## BEGIN Quoted passage

Divina, a member of the Aegis Jvris fraternity, said he did not know of Castillo's death until it came out in the news.
He said their faculty secretary received a report regarding the death of a student on Sunday afternoon. By evening, their only confirmed information was that the student's name was Castillo.
"We did check further, but unfortunately, the offices are closed. I asked the secretary to get the full name and the address so we can reach out to the parents, but those data were not available," he said.
Divina said the school has put up an independent committee to investigate, as he noted that the fraternity was "required to inform school authorities if they will do hazing," but no such notice was submitted to UST.
"If there was hazing and no notice was given to the school authorities is a violation of the law," he said.
MULLING RESIGNATION FROM THE FRAT
After he was thrust into the limelight due to the fatal hazing, Divina said he is "seriously considering" resigning from the fraternity.
"It's contrary to what I believe in, contrary to what I stand for. I'm a man of peace, I'm against violence, I attend mass everyday. I'm thinking seriously of resigning to express my feelings, my stand against violence," he said.
But Divina, claiming he has received overwhelming support from his peers and administrators, did not categorically answer if he will step down from being the dean of the law school.
"I am committed to helping the barristers to do well to do well in the bar examinations. I am committed to helping the students graduate law," he said.
"You can ask around and I am confident that I have the support of the students, the faculty, and the administration. What makes me cry (were) not the challenges, the difficulties, but the overwhelming support that I see from students, faculty, former students, incumbent students," he added.
The Senate and the House of Representatives have begun their legislative probe into Castillo's death as they look to amend or repeal the Anti-Hazing Law of 1995. Preliminary investigation hearings on the case were also set on October 4 and 9.

## END Quoted passage

To be done> Transcribe the article about the fatal hazing, starting at "He said their" and ending at "name was Castillo.". You won't need the material that follows this text.

## BEGIN Material provided

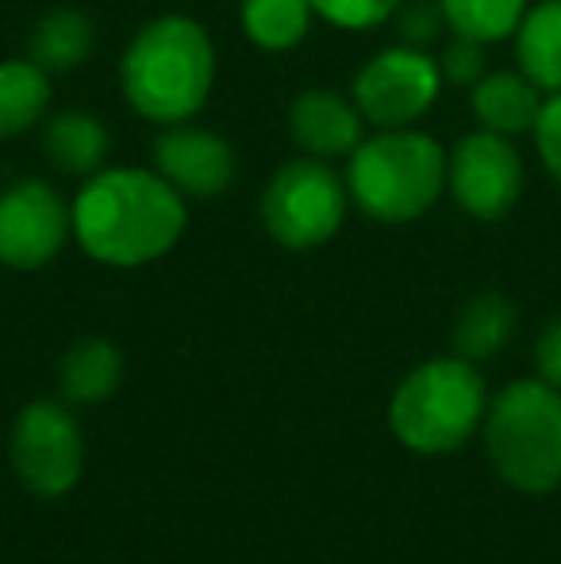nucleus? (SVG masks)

## END Material provided

Answer in full>
He said their faculty secretary received a report regarding the death of a student on Sunday afternoon. By evening, their only confirmed information was that the student's name was Castillo.